Urban Planners Know What Is Good for Us!
It is a delicious coincidence that the Show-Me Institute is bringing the Antiplanner himself, Randal O’Toole, to St. Louis on the same day that the Post-Dispatch reports on a county renewal plan for Jamestown Mall that involves the recommendations of a number of urban planners from around the country. Seriously, it apparently wasn’t enough just to get terrible advice from planners in our own state. We had to bring planners in from around the country to give us stupid suggestions and offensive recommendations — i.e., that St. Louis County should just use eminent domain to take the mall if the owners won’t sell it.
From the article:
A key first step, the panel said, is for St. Louis County to take over the entire site, chunks of which today are owned by five companies, all from outside the area.
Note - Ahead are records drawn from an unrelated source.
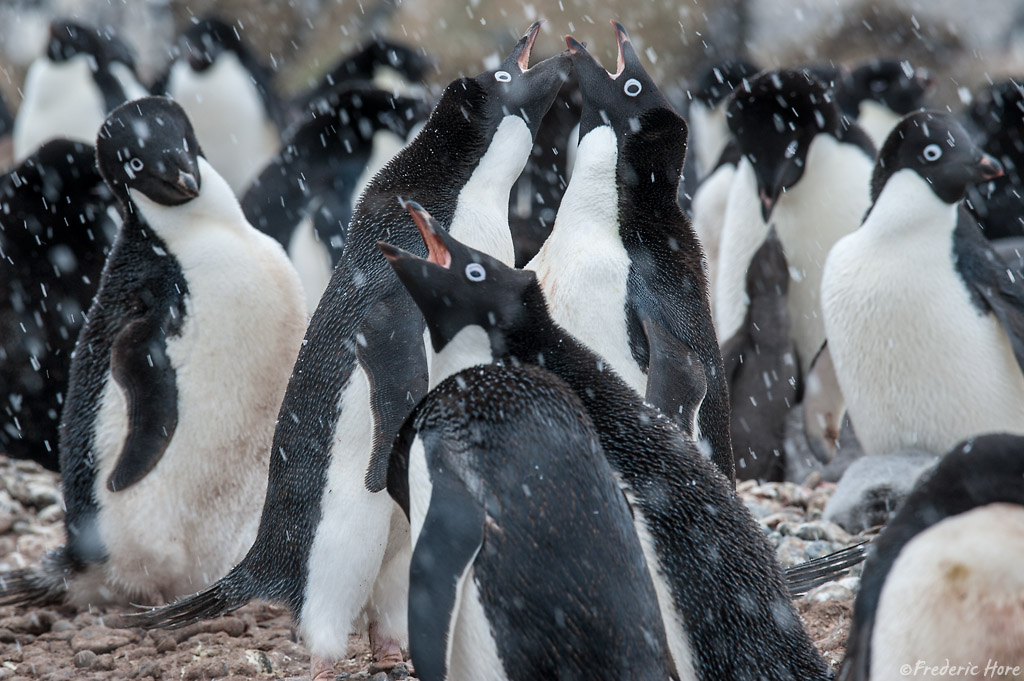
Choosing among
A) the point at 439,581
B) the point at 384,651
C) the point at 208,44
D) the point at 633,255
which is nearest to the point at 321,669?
the point at 384,651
It should buy them out, through eminent domain if necessary.
There are a lot of things wrong with urban planning, but the total lack of respect for basic property rights is the most awful. That goes hand in hand with the insufferable condescension that planners demonstrate in their assumptions that people don’t know how to use their own property, and that it takes a panel of “experts” to build places in which other people want to live. In almost every case, the places most people want to live — the suburbs — are exactly the types of places the planners hate. But still they pretend to know what is good for us.
Thank God for the planners who can help the county achieve this:
[I]t’s the only way to create a fresh start, to build something new that is big enough and great enough and unique enough to draw people there, like people go to the Loop or the Central West End now.
I can assure you that urban planners had little to nothing to do with the successes of the West End (where I used to live) or the Loop (where I hang out a lot now, as a U. City resident). Entrepreneurs and residents, not government planners, built those places into what they are today. (Although one can commend the local governments in both places for allowing entrepreneurship to work, rather than getting in the way.)
One planner from L.A. is excited about the potential:
“We need to be brave,” he said. “We need to be bold. We need to have a sense of urgency.”
Unfortunately, I am pretty sure we will also need taxpayer dollars as incentives for the planners to create their “livable space.” I can pretty much guarantee that if the county trusts the urban planners too much and leaves too little room for the risks and rewards of the free market to operate, anything they do for Jamestown Mall will fail even more than it is failing now.





I want to briefly differentiate between urban planners with their “visions” and belief in government nobility and the types of planners who approve zoning changes, come up with much more reasonable long-term plans for a community, etc. I know many of the latter from my days with county government, and if this project involved them more I would have much more faith in it. I am probably doing a poor job of explaining the differences, but it is one of those things you just know when you see.
Comment by David Stokes — September 28, 2009 @ 3:44 p.m.
Aren’t entrepreneurs and private citizens urban planners? I get your point, but I don’t know why you would knock professionals because they have experience.
Policy makers at all levels make decisions based on expert opinion. Having a well defined plan is a good start to getting somewhere people want to go. And don’t doubt for a minute that the community had a say in what was developed in the past. There’s always someone willing to shout and mix it up.
Comment by JW — September 29, 2009 @ 9:11 a.m.
Very fair points, JW. Thanks for adding to the discussion.
Comment by David Stokes — September 29, 2009 @ 11:16 a.m.